### Rows

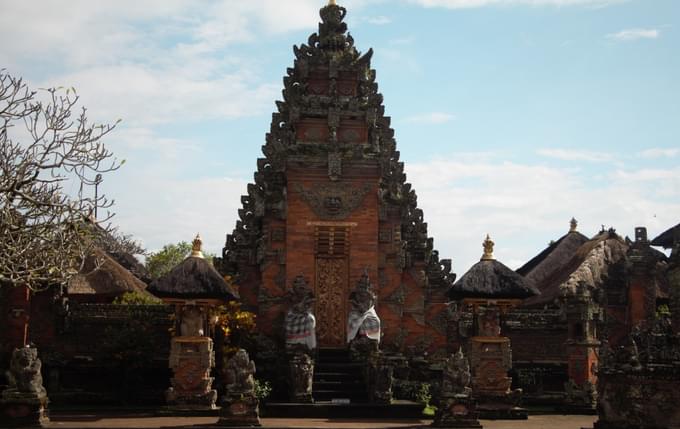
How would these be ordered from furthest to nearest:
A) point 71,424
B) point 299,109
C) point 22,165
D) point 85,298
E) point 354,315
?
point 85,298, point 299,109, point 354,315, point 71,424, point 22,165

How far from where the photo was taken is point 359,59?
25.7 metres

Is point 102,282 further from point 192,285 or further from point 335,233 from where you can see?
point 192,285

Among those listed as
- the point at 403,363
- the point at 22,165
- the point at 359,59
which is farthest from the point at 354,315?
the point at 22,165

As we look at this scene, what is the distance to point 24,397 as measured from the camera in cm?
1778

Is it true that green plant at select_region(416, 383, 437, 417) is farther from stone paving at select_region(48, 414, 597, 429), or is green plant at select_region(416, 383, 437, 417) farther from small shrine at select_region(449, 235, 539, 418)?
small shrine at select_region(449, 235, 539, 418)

######
### Rows

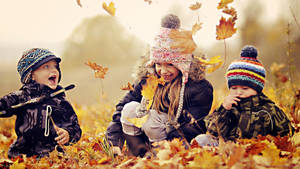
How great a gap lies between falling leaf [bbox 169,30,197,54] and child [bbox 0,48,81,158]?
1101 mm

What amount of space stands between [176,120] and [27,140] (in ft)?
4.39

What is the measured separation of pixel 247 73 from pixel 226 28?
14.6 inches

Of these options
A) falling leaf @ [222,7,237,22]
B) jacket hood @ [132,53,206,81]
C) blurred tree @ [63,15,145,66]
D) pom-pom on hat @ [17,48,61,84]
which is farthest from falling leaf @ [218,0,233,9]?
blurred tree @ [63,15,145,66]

######
### Rows

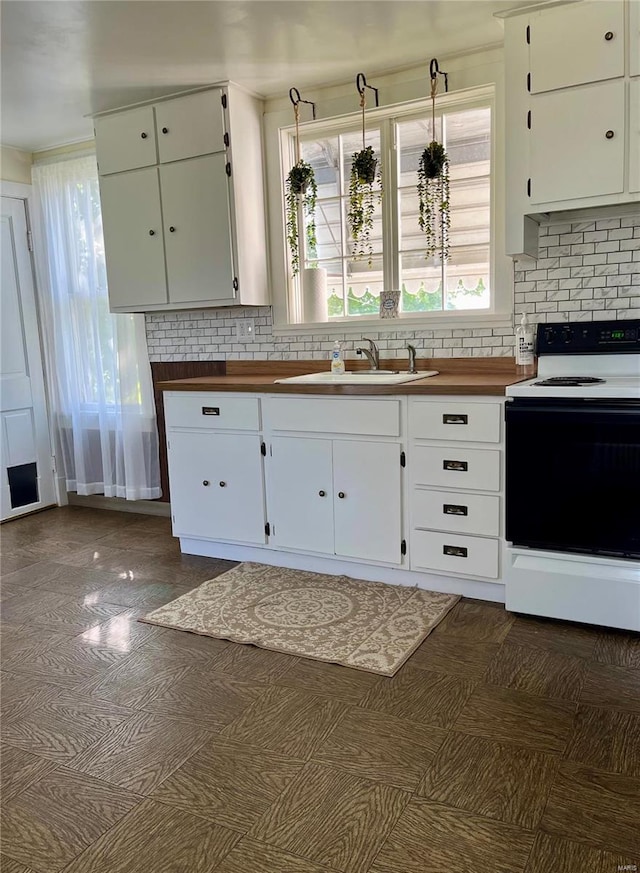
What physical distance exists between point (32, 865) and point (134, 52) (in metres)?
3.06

######

## [Required task]
In the records, substitute "distance" for "separation" in the part that opens with the line containing "How great a" and closes with the line containing "14.6 inches". Reproduce only that part, with everything else unchanged.

## [Solution]
How great a gap lies between falling leaf [bbox 169,30,197,54] and child [bbox 0,48,81,158]?
1101 mm

What amount of space stands between [176,120] and [27,140] (in ft)?
4.39

What is the measured distance of pixel 247 73 from pixel 226 28?
14.6 inches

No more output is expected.